Saturday dawned bright and clear.
Loren spent the whole morning with Hermione buried in the library, paging through volumes on Transfiguration. McGonagall had explained that at the club, each member could raise a question for group discussion. Loren, who had focused more on potions and charms so far, wanted to prepare properly. By noon, he had settled on a question worth bringing to the meeting.
Hermione longed to attend as well, but McGonagall's standards were strict. Only those who could master the Vanishing Spell before fifth year were invited, which excluded almost everyone young. With her low magical reserves, even with Loren's guidance, Hermione wouldn't manage before second year. And that was just the entry test—members also had to publish in *Transfiguration Today* at least once per year. Fail, and you were expelled.
…
At two in the afternoon, Irene Adler, a Gryffindor upperclassman, came to fetch Loren from the common room. She was the Gryffindor section leader.
She guided him to a classroom near McGonagall's office. The door looked like a blank wall. The only way in was to cast a Vanishing Spell. Irene demonstrated and stepped inside, leaving Loren to perform it alone—his first test.
Inside, the room opened wide. Sixteen students sat in a circle with McGonagall at the center: six Ravenclaws, four Slytherins, four Gryffindors, and two Hufflepuffs.

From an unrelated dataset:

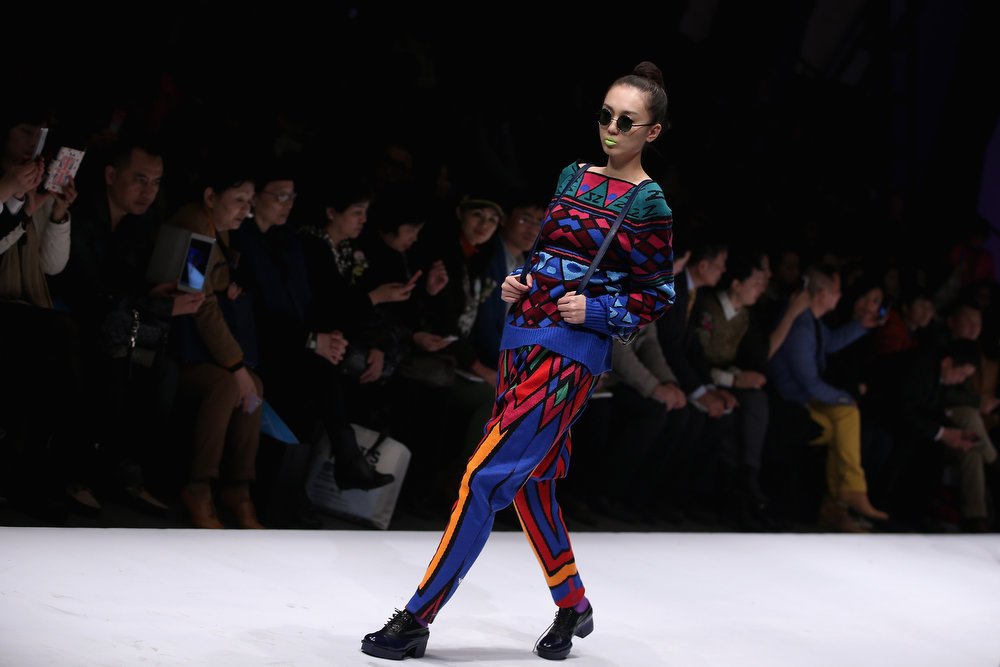 . A model showcases designs on the catwalk during WSM China Knitwear Fashion Design Contest 2013 on the third day of Mercedes-Benz China Fashion Week Autumn/Winter 2013/2014  at 751 D.PARK Central Hall on March 26, 2013 in Beijing, China.  (Photo by Feng Li/Getty Images)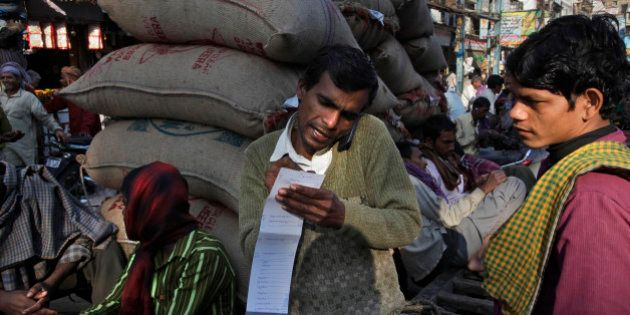 A vendor takes an order from a customer on his mobile phone at a wholesale market, in New Delhi, India,...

At Loren's arrival, McGonagall rose, and the others followed, clapping.
"Everyone, welcome our youngest member, Loren Angus. Loren, take a seat, then I'll introduce you."
Loren's gaze swept the room. Only chairs. No extras. With a flick of his wand, he transformed a chipped flowerpot in the corner into a cushioned armchair and summoned it to him. He sat calmly, earning a few impressed looks.
Introductions followed. Once each member had spoken, McGonagall addressed them.
"This is our first meeting of the year. Schedules are busy, so gatherings will be rarer. Continue to collaborate privately. Bring what you cannot solve to these sessions. Now, each group, present your article plans for *Transfiguration Today*."
Irene went first, demonstrating her group's research on multi-stage transformations. A sheet of paper became a bird, reverted mid-flight, turned into a frog upon landing, then back to paper. Loren, watching through magical sight, saw the trick: pre-etched runes triggered by stored magic. Clever.
Other groups presented in turn. Hufflepuff: enhancing food flavor with Transfiguration. Ravenclaw: reshaping already-carved runes to alter their effects. Slytherin: liquid transformations. Each project gave Loren sparks of inspiration, especially for combining alchemy with transfiguration.
Finally came open discussion. Loren leaned forward, eager.
"Can the Vanishing Spell be used as a basis for transforming air?"
The room blinked at him. McGonagall, though, nodded slightly, inviting him to expand.
"Why is Vanishing classified as Transfiguration? Have you considered what really happens when something vanishes?"
He levitated two blocks of wood. "Two options. Transfer Spell. Vanishing Spell." He cast both—one block blinked to another part of the room, the other simply ceased.
"Where did it go? What did it become?"
Ravenclaw's leader, Janes Heggler, hesitated. "You're saying… it becomes air?"
The idea clicked. Whispers spread. But Irene raised a hand.
"If Vanishing makes matter into air, then without a counterspell it's permanent. Doesn't that contradict Gamp's Second Law—that Transfiguration has limits and durations?"
Eyes turned to McGonagall. She folded her arms.
"Permanent transformations exist. They are often classed as dark transfiguration. The quintaped, for instance, was once a man."
Murmurs rose. Even a spell they had all used daily still held hidden depths.
But Loren pushed further.
"The point isn't permanence. It's this: if Vanishing makes air, then in principle, we should be able to target air itself with Transfiguration. If we can conjure something from air, why not reshape air directly?"
McGonagall fell silent. Others were struck dumb, then split.
One camp insisted air couldn't be transformed—that Vanishing was a special case. The other argued it was possible, they just lacked the method.
The room buzzed with debate, fourteen voices clashing, half and half across all four houses.
McGonagall, frowning in thought, didn't intervene. Loren leaned back, listening, a small smile playing at his lips. This was what he had hoped for—a spark, a door opening.
The Transfiguration Club had proven more than worth it.